#### [SEITENAUSZUG]
Selbstredend müsse dabei „Deutschland die Schlüsselrolle“ spielen, was aber eine „beschleunigte und vollständige Umsetzung der vereinbarten NATO-Streitkräfteziele“ erfordere. Damit ist die deutsche Zusage gemeint, bis 2027 eine schwere Division (15.000-20.000 SoldatInnen) und bis 2032 drei schwere Divisionen zum NATO-Kräftedispositiv beizusteuern. Aktuell ist man davon – geschweige denn von der in dem NATO-Manifest geforderten beschleunigten Umsetzung – allerdings relativ weit entfernt (siehe IMI-Standpunkt 2021/002). Und weil das auch Keller und Ueberschär bekannt ist, stellen sie mit Blick auf ihre Forderung nach einem schnelleren Aufbau der Divisionen fest: „Das setzt die substantielle Erhöhung des Verteidigungshaushaltes voraus, die Modernisierung der Beschaffungsprozesse sowie die Bereitschaft, Deutschland bei der Rüstungszusammenarbeit für seine NATO-Partnern [sic!] berechenbar zu machen.“

Während selbst Bundeswehr-Generalinspekteur Eberhard Zorn kürzlich meinte, der Verteidigungshaushalt und damit auch die Streitkräfteziele müssten coronabedingt wohl nach unten korrigiert werden, schlagen Keller und Ueberschär hier die Flucht nach ganz weit vorn vor. Wie weit nach vorn in Zahlen, erschließt sich aus der Warnung vor den „deutschen Versäumnissen“, wozu der „Mangel an Verlässlichkeit (Abrücken von der 2%-Zusage)“ gezählt wird. Nach all den drastischen Erhöhungen der Rüstungsausgaben in den letzten Jahren von 24,3 Mrd. Euro im Jahr 2000 auf 45,2 Mrd. Euro im Jahr 2021 fordert hier also die Vorständin der Böll-Stiftung einen Militärhaushalt von 2 Prozent des BIP, was 2020 satten 66 Mrd. Euro entsprochen hätte (und das wäre aufgrund des coronabedingten Rückgangs des BIP noch vergleichsweise niedrig gewesen).

#### [DATENZEILEN]
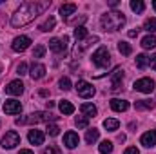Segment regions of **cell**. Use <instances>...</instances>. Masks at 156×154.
Instances as JSON below:
<instances>
[{
    "mask_svg": "<svg viewBox=\"0 0 156 154\" xmlns=\"http://www.w3.org/2000/svg\"><path fill=\"white\" fill-rule=\"evenodd\" d=\"M55 24H56V20L53 18V16H49V18H45V22H42L38 26V29L42 33H47V31H53V27H55Z\"/></svg>",
    "mask_w": 156,
    "mask_h": 154,
    "instance_id": "22",
    "label": "cell"
},
{
    "mask_svg": "<svg viewBox=\"0 0 156 154\" xmlns=\"http://www.w3.org/2000/svg\"><path fill=\"white\" fill-rule=\"evenodd\" d=\"M96 37H93V38H87V40H83V42H78V45H76V49H75V56H80L82 54V51H85L93 42H96Z\"/></svg>",
    "mask_w": 156,
    "mask_h": 154,
    "instance_id": "20",
    "label": "cell"
},
{
    "mask_svg": "<svg viewBox=\"0 0 156 154\" xmlns=\"http://www.w3.org/2000/svg\"><path fill=\"white\" fill-rule=\"evenodd\" d=\"M75 38L78 42H82L83 38H87V29L83 27V26H76V29H75Z\"/></svg>",
    "mask_w": 156,
    "mask_h": 154,
    "instance_id": "30",
    "label": "cell"
},
{
    "mask_svg": "<svg viewBox=\"0 0 156 154\" xmlns=\"http://www.w3.org/2000/svg\"><path fill=\"white\" fill-rule=\"evenodd\" d=\"M45 107H47V109H53V107H55V102H45Z\"/></svg>",
    "mask_w": 156,
    "mask_h": 154,
    "instance_id": "43",
    "label": "cell"
},
{
    "mask_svg": "<svg viewBox=\"0 0 156 154\" xmlns=\"http://www.w3.org/2000/svg\"><path fill=\"white\" fill-rule=\"evenodd\" d=\"M153 7H154V11H156V0H154V2H153Z\"/></svg>",
    "mask_w": 156,
    "mask_h": 154,
    "instance_id": "45",
    "label": "cell"
},
{
    "mask_svg": "<svg viewBox=\"0 0 156 154\" xmlns=\"http://www.w3.org/2000/svg\"><path fill=\"white\" fill-rule=\"evenodd\" d=\"M16 75H18V76H24V75H27V64H26V62H22V64L16 67Z\"/></svg>",
    "mask_w": 156,
    "mask_h": 154,
    "instance_id": "37",
    "label": "cell"
},
{
    "mask_svg": "<svg viewBox=\"0 0 156 154\" xmlns=\"http://www.w3.org/2000/svg\"><path fill=\"white\" fill-rule=\"evenodd\" d=\"M149 65V56L147 54H138L136 56V67L138 69H145Z\"/></svg>",
    "mask_w": 156,
    "mask_h": 154,
    "instance_id": "27",
    "label": "cell"
},
{
    "mask_svg": "<svg viewBox=\"0 0 156 154\" xmlns=\"http://www.w3.org/2000/svg\"><path fill=\"white\" fill-rule=\"evenodd\" d=\"M29 45H31V38H29V37H26V35H20V37H16V38L13 40L11 49H13L15 53H24Z\"/></svg>",
    "mask_w": 156,
    "mask_h": 154,
    "instance_id": "8",
    "label": "cell"
},
{
    "mask_svg": "<svg viewBox=\"0 0 156 154\" xmlns=\"http://www.w3.org/2000/svg\"><path fill=\"white\" fill-rule=\"evenodd\" d=\"M58 107H60V113H62V114H73V113H75V105H73L69 100H60Z\"/></svg>",
    "mask_w": 156,
    "mask_h": 154,
    "instance_id": "19",
    "label": "cell"
},
{
    "mask_svg": "<svg viewBox=\"0 0 156 154\" xmlns=\"http://www.w3.org/2000/svg\"><path fill=\"white\" fill-rule=\"evenodd\" d=\"M5 93L7 94H13V96H20L24 93V83L20 80H13L5 85Z\"/></svg>",
    "mask_w": 156,
    "mask_h": 154,
    "instance_id": "10",
    "label": "cell"
},
{
    "mask_svg": "<svg viewBox=\"0 0 156 154\" xmlns=\"http://www.w3.org/2000/svg\"><path fill=\"white\" fill-rule=\"evenodd\" d=\"M22 111V103L16 100H5L4 103V113L5 114H18Z\"/></svg>",
    "mask_w": 156,
    "mask_h": 154,
    "instance_id": "11",
    "label": "cell"
},
{
    "mask_svg": "<svg viewBox=\"0 0 156 154\" xmlns=\"http://www.w3.org/2000/svg\"><path fill=\"white\" fill-rule=\"evenodd\" d=\"M144 29L147 33H156V18H147L144 24Z\"/></svg>",
    "mask_w": 156,
    "mask_h": 154,
    "instance_id": "31",
    "label": "cell"
},
{
    "mask_svg": "<svg viewBox=\"0 0 156 154\" xmlns=\"http://www.w3.org/2000/svg\"><path fill=\"white\" fill-rule=\"evenodd\" d=\"M149 65H151V67L156 71V54H153V56L149 58Z\"/></svg>",
    "mask_w": 156,
    "mask_h": 154,
    "instance_id": "40",
    "label": "cell"
},
{
    "mask_svg": "<svg viewBox=\"0 0 156 154\" xmlns=\"http://www.w3.org/2000/svg\"><path fill=\"white\" fill-rule=\"evenodd\" d=\"M98 151H100L102 154H111V152H113V143H111L109 140H105V142H102V143H100Z\"/></svg>",
    "mask_w": 156,
    "mask_h": 154,
    "instance_id": "29",
    "label": "cell"
},
{
    "mask_svg": "<svg viewBox=\"0 0 156 154\" xmlns=\"http://www.w3.org/2000/svg\"><path fill=\"white\" fill-rule=\"evenodd\" d=\"M55 120H56V116L51 114V113H31L29 116L16 118V125H26V123H40V121L51 123V121H55Z\"/></svg>",
    "mask_w": 156,
    "mask_h": 154,
    "instance_id": "3",
    "label": "cell"
},
{
    "mask_svg": "<svg viewBox=\"0 0 156 154\" xmlns=\"http://www.w3.org/2000/svg\"><path fill=\"white\" fill-rule=\"evenodd\" d=\"M67 44H69L67 37H64V38H51L49 40V49L55 51V53H58V54H64L67 51V47H69Z\"/></svg>",
    "mask_w": 156,
    "mask_h": 154,
    "instance_id": "5",
    "label": "cell"
},
{
    "mask_svg": "<svg viewBox=\"0 0 156 154\" xmlns=\"http://www.w3.org/2000/svg\"><path fill=\"white\" fill-rule=\"evenodd\" d=\"M93 64L96 65V67H107L109 64H111V54H109V51H107V47H98L94 53H93Z\"/></svg>",
    "mask_w": 156,
    "mask_h": 154,
    "instance_id": "4",
    "label": "cell"
},
{
    "mask_svg": "<svg viewBox=\"0 0 156 154\" xmlns=\"http://www.w3.org/2000/svg\"><path fill=\"white\" fill-rule=\"evenodd\" d=\"M58 85H60L62 91H69V89H71V80H69L67 76H62L60 80H58Z\"/></svg>",
    "mask_w": 156,
    "mask_h": 154,
    "instance_id": "34",
    "label": "cell"
},
{
    "mask_svg": "<svg viewBox=\"0 0 156 154\" xmlns=\"http://www.w3.org/2000/svg\"><path fill=\"white\" fill-rule=\"evenodd\" d=\"M140 143H142L144 147H147V149L154 147V145H156V131H147L145 134H142Z\"/></svg>",
    "mask_w": 156,
    "mask_h": 154,
    "instance_id": "13",
    "label": "cell"
},
{
    "mask_svg": "<svg viewBox=\"0 0 156 154\" xmlns=\"http://www.w3.org/2000/svg\"><path fill=\"white\" fill-rule=\"evenodd\" d=\"M125 15L122 11H107L105 15H102L100 24L105 31H118L125 26Z\"/></svg>",
    "mask_w": 156,
    "mask_h": 154,
    "instance_id": "2",
    "label": "cell"
},
{
    "mask_svg": "<svg viewBox=\"0 0 156 154\" xmlns=\"http://www.w3.org/2000/svg\"><path fill=\"white\" fill-rule=\"evenodd\" d=\"M27 140H29V143H31V145H42V143H44V140H45V134H44L42 131L33 129V131H29Z\"/></svg>",
    "mask_w": 156,
    "mask_h": 154,
    "instance_id": "14",
    "label": "cell"
},
{
    "mask_svg": "<svg viewBox=\"0 0 156 154\" xmlns=\"http://www.w3.org/2000/svg\"><path fill=\"white\" fill-rule=\"evenodd\" d=\"M109 5H111V7H116V5H118V0H109Z\"/></svg>",
    "mask_w": 156,
    "mask_h": 154,
    "instance_id": "44",
    "label": "cell"
},
{
    "mask_svg": "<svg viewBox=\"0 0 156 154\" xmlns=\"http://www.w3.org/2000/svg\"><path fill=\"white\" fill-rule=\"evenodd\" d=\"M153 107H154V102H151V100H136L134 102L136 111H145V109H153Z\"/></svg>",
    "mask_w": 156,
    "mask_h": 154,
    "instance_id": "21",
    "label": "cell"
},
{
    "mask_svg": "<svg viewBox=\"0 0 156 154\" xmlns=\"http://www.w3.org/2000/svg\"><path fill=\"white\" fill-rule=\"evenodd\" d=\"M76 93H78V96H82V98H93L94 96V87L89 82H85V80H78Z\"/></svg>",
    "mask_w": 156,
    "mask_h": 154,
    "instance_id": "6",
    "label": "cell"
},
{
    "mask_svg": "<svg viewBox=\"0 0 156 154\" xmlns=\"http://www.w3.org/2000/svg\"><path fill=\"white\" fill-rule=\"evenodd\" d=\"M104 127L107 131H116L118 127H120V121L115 120V118H107V120H104Z\"/></svg>",
    "mask_w": 156,
    "mask_h": 154,
    "instance_id": "26",
    "label": "cell"
},
{
    "mask_svg": "<svg viewBox=\"0 0 156 154\" xmlns=\"http://www.w3.org/2000/svg\"><path fill=\"white\" fill-rule=\"evenodd\" d=\"M16 145H20V136H18V132H15V131L5 132V136L2 138V147H4V149H15Z\"/></svg>",
    "mask_w": 156,
    "mask_h": 154,
    "instance_id": "7",
    "label": "cell"
},
{
    "mask_svg": "<svg viewBox=\"0 0 156 154\" xmlns=\"http://www.w3.org/2000/svg\"><path fill=\"white\" fill-rule=\"evenodd\" d=\"M131 9H133L134 13H144L145 4H144L142 0H133V2H131Z\"/></svg>",
    "mask_w": 156,
    "mask_h": 154,
    "instance_id": "32",
    "label": "cell"
},
{
    "mask_svg": "<svg viewBox=\"0 0 156 154\" xmlns=\"http://www.w3.org/2000/svg\"><path fill=\"white\" fill-rule=\"evenodd\" d=\"M49 5H51L49 0H31V2H24V4L15 11V15L11 16V26H13V27L27 26V24L33 22L38 15H42Z\"/></svg>",
    "mask_w": 156,
    "mask_h": 154,
    "instance_id": "1",
    "label": "cell"
},
{
    "mask_svg": "<svg viewBox=\"0 0 156 154\" xmlns=\"http://www.w3.org/2000/svg\"><path fill=\"white\" fill-rule=\"evenodd\" d=\"M142 47H144V49H154L156 47V37L154 35H147L145 38H142Z\"/></svg>",
    "mask_w": 156,
    "mask_h": 154,
    "instance_id": "24",
    "label": "cell"
},
{
    "mask_svg": "<svg viewBox=\"0 0 156 154\" xmlns=\"http://www.w3.org/2000/svg\"><path fill=\"white\" fill-rule=\"evenodd\" d=\"M78 143H80V138H78L76 132L69 131V132L64 134V145H66L67 149H75V147H78Z\"/></svg>",
    "mask_w": 156,
    "mask_h": 154,
    "instance_id": "12",
    "label": "cell"
},
{
    "mask_svg": "<svg viewBox=\"0 0 156 154\" xmlns=\"http://www.w3.org/2000/svg\"><path fill=\"white\" fill-rule=\"evenodd\" d=\"M18 154H35V152H33V151H29V149H22Z\"/></svg>",
    "mask_w": 156,
    "mask_h": 154,
    "instance_id": "42",
    "label": "cell"
},
{
    "mask_svg": "<svg viewBox=\"0 0 156 154\" xmlns=\"http://www.w3.org/2000/svg\"><path fill=\"white\" fill-rule=\"evenodd\" d=\"M45 54V47L40 44V45H37L35 49H33V58H42Z\"/></svg>",
    "mask_w": 156,
    "mask_h": 154,
    "instance_id": "36",
    "label": "cell"
},
{
    "mask_svg": "<svg viewBox=\"0 0 156 154\" xmlns=\"http://www.w3.org/2000/svg\"><path fill=\"white\" fill-rule=\"evenodd\" d=\"M47 134H49V136H58V134H60V127L55 125V123H49V125H47Z\"/></svg>",
    "mask_w": 156,
    "mask_h": 154,
    "instance_id": "35",
    "label": "cell"
},
{
    "mask_svg": "<svg viewBox=\"0 0 156 154\" xmlns=\"http://www.w3.org/2000/svg\"><path fill=\"white\" fill-rule=\"evenodd\" d=\"M42 154H62V152H60V149H58V147L49 145V147H45V149H44V152H42Z\"/></svg>",
    "mask_w": 156,
    "mask_h": 154,
    "instance_id": "38",
    "label": "cell"
},
{
    "mask_svg": "<svg viewBox=\"0 0 156 154\" xmlns=\"http://www.w3.org/2000/svg\"><path fill=\"white\" fill-rule=\"evenodd\" d=\"M123 154H140V151H138L136 147H127V149H125V152H123Z\"/></svg>",
    "mask_w": 156,
    "mask_h": 154,
    "instance_id": "39",
    "label": "cell"
},
{
    "mask_svg": "<svg viewBox=\"0 0 156 154\" xmlns=\"http://www.w3.org/2000/svg\"><path fill=\"white\" fill-rule=\"evenodd\" d=\"M80 111L83 113V116H87V118H91V116H94L98 111H96V107L93 105V103H83L82 107H80Z\"/></svg>",
    "mask_w": 156,
    "mask_h": 154,
    "instance_id": "25",
    "label": "cell"
},
{
    "mask_svg": "<svg viewBox=\"0 0 156 154\" xmlns=\"http://www.w3.org/2000/svg\"><path fill=\"white\" fill-rule=\"evenodd\" d=\"M122 80H123V71L122 67H116L111 75V82H113V91H120L122 87Z\"/></svg>",
    "mask_w": 156,
    "mask_h": 154,
    "instance_id": "15",
    "label": "cell"
},
{
    "mask_svg": "<svg viewBox=\"0 0 156 154\" xmlns=\"http://www.w3.org/2000/svg\"><path fill=\"white\" fill-rule=\"evenodd\" d=\"M118 51L123 54V56H129L133 53V47L127 44V42H118Z\"/></svg>",
    "mask_w": 156,
    "mask_h": 154,
    "instance_id": "28",
    "label": "cell"
},
{
    "mask_svg": "<svg viewBox=\"0 0 156 154\" xmlns=\"http://www.w3.org/2000/svg\"><path fill=\"white\" fill-rule=\"evenodd\" d=\"M111 109L116 111V113H123V111L129 109V102L120 100V98H115V100H111Z\"/></svg>",
    "mask_w": 156,
    "mask_h": 154,
    "instance_id": "18",
    "label": "cell"
},
{
    "mask_svg": "<svg viewBox=\"0 0 156 154\" xmlns=\"http://www.w3.org/2000/svg\"><path fill=\"white\" fill-rule=\"evenodd\" d=\"M29 75H31L33 80H42V78L45 76V65H42V64H33L31 69H29Z\"/></svg>",
    "mask_w": 156,
    "mask_h": 154,
    "instance_id": "16",
    "label": "cell"
},
{
    "mask_svg": "<svg viewBox=\"0 0 156 154\" xmlns=\"http://www.w3.org/2000/svg\"><path fill=\"white\" fill-rule=\"evenodd\" d=\"M98 138H100V131H98V129H89L87 134H85V142H87L89 145H93Z\"/></svg>",
    "mask_w": 156,
    "mask_h": 154,
    "instance_id": "23",
    "label": "cell"
},
{
    "mask_svg": "<svg viewBox=\"0 0 156 154\" xmlns=\"http://www.w3.org/2000/svg\"><path fill=\"white\" fill-rule=\"evenodd\" d=\"M75 11H76V4H62L60 5V15L66 20H71V16L75 15Z\"/></svg>",
    "mask_w": 156,
    "mask_h": 154,
    "instance_id": "17",
    "label": "cell"
},
{
    "mask_svg": "<svg viewBox=\"0 0 156 154\" xmlns=\"http://www.w3.org/2000/svg\"><path fill=\"white\" fill-rule=\"evenodd\" d=\"M138 31H140V29H131V31H129V38H134V37H138Z\"/></svg>",
    "mask_w": 156,
    "mask_h": 154,
    "instance_id": "41",
    "label": "cell"
},
{
    "mask_svg": "<svg viewBox=\"0 0 156 154\" xmlns=\"http://www.w3.org/2000/svg\"><path fill=\"white\" fill-rule=\"evenodd\" d=\"M75 123H76L78 129H87V125H89V118H87V116H76Z\"/></svg>",
    "mask_w": 156,
    "mask_h": 154,
    "instance_id": "33",
    "label": "cell"
},
{
    "mask_svg": "<svg viewBox=\"0 0 156 154\" xmlns=\"http://www.w3.org/2000/svg\"><path fill=\"white\" fill-rule=\"evenodd\" d=\"M134 89L140 91V93L149 94V93L154 91V80H151V78H140V80L134 82Z\"/></svg>",
    "mask_w": 156,
    "mask_h": 154,
    "instance_id": "9",
    "label": "cell"
}]
</instances>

#### [ZU ERLEDIGEN]
- A) Übersetzen Sie diesen Satz aus dem Seitenauszug ins Englische: „Damit ist die deutsche Zusage gemeint, bis 2027 eine schwere Division (15.000-20.000 SoldatInnen) und bis 2032 drei schwere Divisionen zum NATO-Kräftedispositiv beizusteuern.“
- B) Beantworten Sie anhand des Seitenauszugs die folgenden Fragen:
(i) Bis zu welchem Jahr sollen drei schwere Divisionen zum NATO-Kräftedispositiv beigesteuert werden?
(ii) Wer wird als Bundeswehr-Generalinspekteur genannt?
(iii) Wie hoch waren die Rüstungsausgaben im Jahr 2021?

#### [ERGEBNISSE JE AUFGABE]
- A) This refers to the German commitment to contribute one heavy division (15,000–20,000 soldiers) by 2027 and three heavy divisions by 2032 to the NATO force pool.

- B)
(i) Bis 2032.
(ii) Eberhard Zorn.
(iii) 45,2 Mrd. Euro.